** Challenges **
1 - Answer these questions using the Budget 2026 article below:
(a) How many professionals is the AVGC sector projected to need by 2030?
(b) What figure did video subscription revenues reach in 2024?
(c) How old was the creator quoted near the start?
2 - Please carry on the Budget 2026 article below, starting after its final sentence about marketers and agencies.

Budget 2026 and the Business of Attention: What It Means for Media, Marketing and the Next Generation

Budget 2026 lays the groundwork for India’s next cultural and economic leap by strengthening media creation, digital marketing infrastructure, Gen Z employability and AI-led productivity. Rather than flashy announcements, it focuses on building scalable capability across content, technology and talent. For agencies and creators, the message is clear: the future belongs to those who adapt early and build smart.

A few months ago, a 22-year-old creator told us something that stuck. “I’m not chasing a job title. I want a space where I can build and keep evolving.” That line could well be the subtext of Budget 2026.

This year’s Budget is deliberate. It signals a shift from chasing scale alone to building capability at scale. For a cultural economy now shaped by reels, streams and prompts, the message is clear: India is designing the operating system for its next decade of cultural and economic growth.

Media and Entertainment: From Consumption to Creation at Population Scale

India’s media and entertainment story has crossed a tipping point. OTT is no longer niche. Gaming is no longer fringe. Content creation is no longer centralized.

The Budget’s push for the Orange Economy, especially the focus on Animation, Visual effects, Gaming and Comics (AVGC), is a recognition that storytelling today is as much about technology as it is about talent. With the AVGC sector projected to need 2 million professionals by 2030, the announcement to set up AVGC content creator labs across 15,000 schools and 500 colleges is transformative.

We are future-proofing culture by training creators early, locally and at scale.

Add to that the Khelo India Mission, which reframes sports as a media ecosystem rather than just a competitive one. Leagues, platforms, sports science, infrastructure, all of this feeds into content, fandom, communities, and monetisation. Today, sports are streamed, clipped, memed, gamified and sold.

This signals a deeper shift from India being a content consumption market to becoming a large-scale content creation and production economy. The Economic Survey reinforces this transition. Digital media now contributes nearly one-third of total M&E revenues, while video subscription revenues touched ₹9,200 crore in 2024. Gaming alone hit ₹232 billion, firmly establishing it as a mass-consumer media category. It’s clear that India is becoming a global content factory.

Advertising and Marketing: Attention Is Fragmented. Capability Is the New Moat.

For marketers and agencies, Budget 2026 reads like a subtle endorsement of what the industry already knows: growth will come from operating smarter.

** Stored items **
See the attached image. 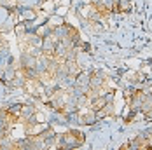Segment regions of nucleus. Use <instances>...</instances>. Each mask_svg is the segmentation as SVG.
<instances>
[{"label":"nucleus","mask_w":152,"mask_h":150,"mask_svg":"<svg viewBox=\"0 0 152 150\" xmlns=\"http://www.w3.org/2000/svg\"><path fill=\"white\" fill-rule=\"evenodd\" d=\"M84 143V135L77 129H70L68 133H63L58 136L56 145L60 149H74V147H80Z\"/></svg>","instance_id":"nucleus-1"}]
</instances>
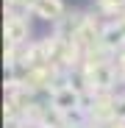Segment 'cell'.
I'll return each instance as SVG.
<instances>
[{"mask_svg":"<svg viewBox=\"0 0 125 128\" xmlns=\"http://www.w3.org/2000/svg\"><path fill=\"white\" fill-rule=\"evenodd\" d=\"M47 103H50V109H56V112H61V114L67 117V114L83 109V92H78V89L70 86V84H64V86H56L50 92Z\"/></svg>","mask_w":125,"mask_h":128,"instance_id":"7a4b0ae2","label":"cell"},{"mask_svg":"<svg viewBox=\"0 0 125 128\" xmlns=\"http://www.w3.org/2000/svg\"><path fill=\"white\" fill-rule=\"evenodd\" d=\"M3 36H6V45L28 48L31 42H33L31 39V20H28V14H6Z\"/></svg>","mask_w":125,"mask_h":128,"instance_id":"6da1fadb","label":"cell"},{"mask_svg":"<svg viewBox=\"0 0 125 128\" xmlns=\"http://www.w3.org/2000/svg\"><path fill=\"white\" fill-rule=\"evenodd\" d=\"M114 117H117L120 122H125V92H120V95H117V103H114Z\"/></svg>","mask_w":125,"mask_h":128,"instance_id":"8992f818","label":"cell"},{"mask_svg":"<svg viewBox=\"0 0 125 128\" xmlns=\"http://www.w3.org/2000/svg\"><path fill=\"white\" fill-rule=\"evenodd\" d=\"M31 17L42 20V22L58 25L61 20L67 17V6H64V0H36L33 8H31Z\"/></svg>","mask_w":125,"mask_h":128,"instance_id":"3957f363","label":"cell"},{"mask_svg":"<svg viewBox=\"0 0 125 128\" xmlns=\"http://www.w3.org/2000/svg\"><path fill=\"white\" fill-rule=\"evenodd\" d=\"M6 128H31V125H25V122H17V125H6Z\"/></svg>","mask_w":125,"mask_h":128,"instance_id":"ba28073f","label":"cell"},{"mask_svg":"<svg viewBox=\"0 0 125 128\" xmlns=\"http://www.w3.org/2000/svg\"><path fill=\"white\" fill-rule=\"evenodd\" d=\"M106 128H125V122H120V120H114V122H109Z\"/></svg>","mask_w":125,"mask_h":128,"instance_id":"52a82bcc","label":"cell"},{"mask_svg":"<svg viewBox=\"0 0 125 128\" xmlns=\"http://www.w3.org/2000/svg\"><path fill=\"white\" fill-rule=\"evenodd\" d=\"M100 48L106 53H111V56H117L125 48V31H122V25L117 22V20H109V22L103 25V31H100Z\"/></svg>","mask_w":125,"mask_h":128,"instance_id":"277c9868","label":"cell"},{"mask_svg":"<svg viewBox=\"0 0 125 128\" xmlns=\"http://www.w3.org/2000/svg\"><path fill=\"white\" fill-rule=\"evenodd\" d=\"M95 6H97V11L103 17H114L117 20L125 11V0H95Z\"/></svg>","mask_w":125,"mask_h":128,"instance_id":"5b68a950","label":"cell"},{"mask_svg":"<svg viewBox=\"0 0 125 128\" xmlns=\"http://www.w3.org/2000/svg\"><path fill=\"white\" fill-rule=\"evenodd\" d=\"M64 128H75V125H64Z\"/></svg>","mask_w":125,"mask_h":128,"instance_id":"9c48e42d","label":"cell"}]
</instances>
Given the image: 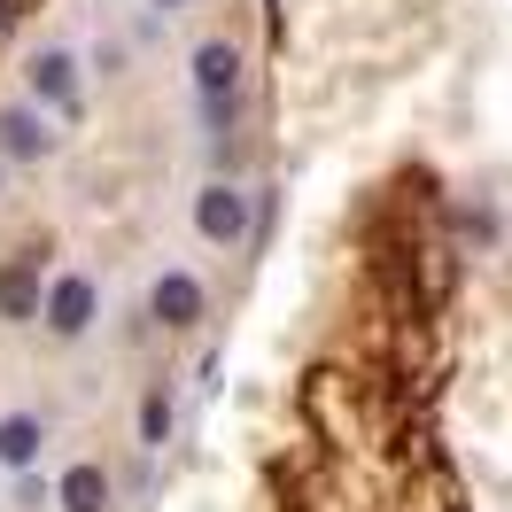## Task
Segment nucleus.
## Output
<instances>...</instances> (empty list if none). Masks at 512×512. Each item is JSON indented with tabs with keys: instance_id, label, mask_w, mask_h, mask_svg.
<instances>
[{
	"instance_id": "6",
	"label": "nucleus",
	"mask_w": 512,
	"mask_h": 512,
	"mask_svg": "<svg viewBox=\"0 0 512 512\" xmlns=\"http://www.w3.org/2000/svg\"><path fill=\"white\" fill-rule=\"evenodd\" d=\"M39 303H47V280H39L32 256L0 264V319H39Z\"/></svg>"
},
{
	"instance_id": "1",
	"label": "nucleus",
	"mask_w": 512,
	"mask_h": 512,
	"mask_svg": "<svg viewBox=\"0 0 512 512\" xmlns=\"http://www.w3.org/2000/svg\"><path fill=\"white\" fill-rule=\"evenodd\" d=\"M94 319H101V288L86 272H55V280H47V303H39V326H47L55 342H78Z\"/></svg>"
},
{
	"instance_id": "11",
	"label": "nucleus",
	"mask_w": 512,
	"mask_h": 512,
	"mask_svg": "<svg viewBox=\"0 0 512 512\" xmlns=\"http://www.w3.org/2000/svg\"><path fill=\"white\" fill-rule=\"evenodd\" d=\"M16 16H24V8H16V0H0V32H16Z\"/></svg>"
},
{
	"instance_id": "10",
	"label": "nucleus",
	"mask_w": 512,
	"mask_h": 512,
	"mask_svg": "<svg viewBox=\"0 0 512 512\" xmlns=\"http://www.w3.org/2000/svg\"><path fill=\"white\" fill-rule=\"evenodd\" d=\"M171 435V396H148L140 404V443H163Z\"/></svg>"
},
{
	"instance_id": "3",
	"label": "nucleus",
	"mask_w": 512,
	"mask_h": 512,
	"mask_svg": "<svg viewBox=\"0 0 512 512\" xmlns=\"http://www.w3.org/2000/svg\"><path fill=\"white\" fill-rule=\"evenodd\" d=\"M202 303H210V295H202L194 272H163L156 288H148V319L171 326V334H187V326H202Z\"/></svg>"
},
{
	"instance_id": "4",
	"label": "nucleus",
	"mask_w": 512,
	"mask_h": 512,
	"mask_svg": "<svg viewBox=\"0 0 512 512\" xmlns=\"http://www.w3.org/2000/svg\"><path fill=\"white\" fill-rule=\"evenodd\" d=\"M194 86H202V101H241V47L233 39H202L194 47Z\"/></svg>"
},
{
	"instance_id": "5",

** Solved tasks **
1 -
(a) 2 million
(b) ₹9,200 crore
(c) 22

2 -
As digital advertising overtakes traditional formats and OTT and mobile become default screens, the content supply chain has exploded. VFX, dubbing, localisation, post-production, all are now part of a global distribution loop. Campaigns today travel, evolve and take new shapes as they move across screens, languages and communities.

This is where policy meets practice. Support for IT services, simplified safe harbour norms, and automated compliance reduce friction for digital-first firms. But more importantly, investments in skilling, design education, and services-sector growth create the human capital that modern marketing runs on.

Marketing today sits at the intersection of creativity, data, technology and culture. The Budget doesn’t talk about ads directly. It doesn’t need to. It is building the plumbing that modern marketing depends on.

Gen Z: Jobs, Joy and Just Enough Structure

Careers for Gen Z are less linear and more exploratory, shaped by learning, side projects and new opportunities. Millions of young Indians are entering the workforce every year, and aspiration alone is not a strategy. From new university townships, to skilling for tourism, caregiving, design, sports, and AVGC, the emphasis is on employability that matches how young people actually want to work.

The proposed National Institute of Design in eastern India, the focus on services exports, and structured pathways from education to enterprise signal a shift from degrees to direction.

What’s encouraging is the inclusivity lens. Initiatives like Divyangjan Kaushal Yojana recognize that digital and AVGC sectors offer task-oriented roles that can create dignified livelihoods. This is workforce design, not workforce management.

AI: The Productivity Multiplier

If there is one idea that runs through this Budget without being headline-grabbing, it’s Artificial Intelligence.

From panels assessing AI’s impact on jobs, to Bharat Vistaar, a multilingual AI tool for agriculture, to Digital Knowledge Grids creating new ecosystems of research and storytelling, AI is positioned as infrastructure, not novelty.

For M&E and A&M, this matters deeply. AI is already shaping content creation, performance marketing, personalisation, localisation and production economics. For Gen Z, AI is redefining jobs.

Economic Survey Lens: AI, But India-First

The Economic Survey makes an important course correction. It argues that India’s AI strategy must be grounded in its own economic realities. With data centre capacity projected to scale from 1.4 GW to 8 GW by 2030, compute is acknowledged as a bottleneck. At the same time, India’s strength in open-source communities is positioned as a national advantage.

The proposed AI Economic Council, distinct from governance structures, signals maturity. AI here is not just about technology. It’s about aligning deployment with education, skilling, and socio-economic priorities.

For agencies, creators and platforms, this means AI will increasingly become a layer of productivity. Those who integrate it early will compound faster.

The Bottom Line

Budget 2026 is set to build foundations.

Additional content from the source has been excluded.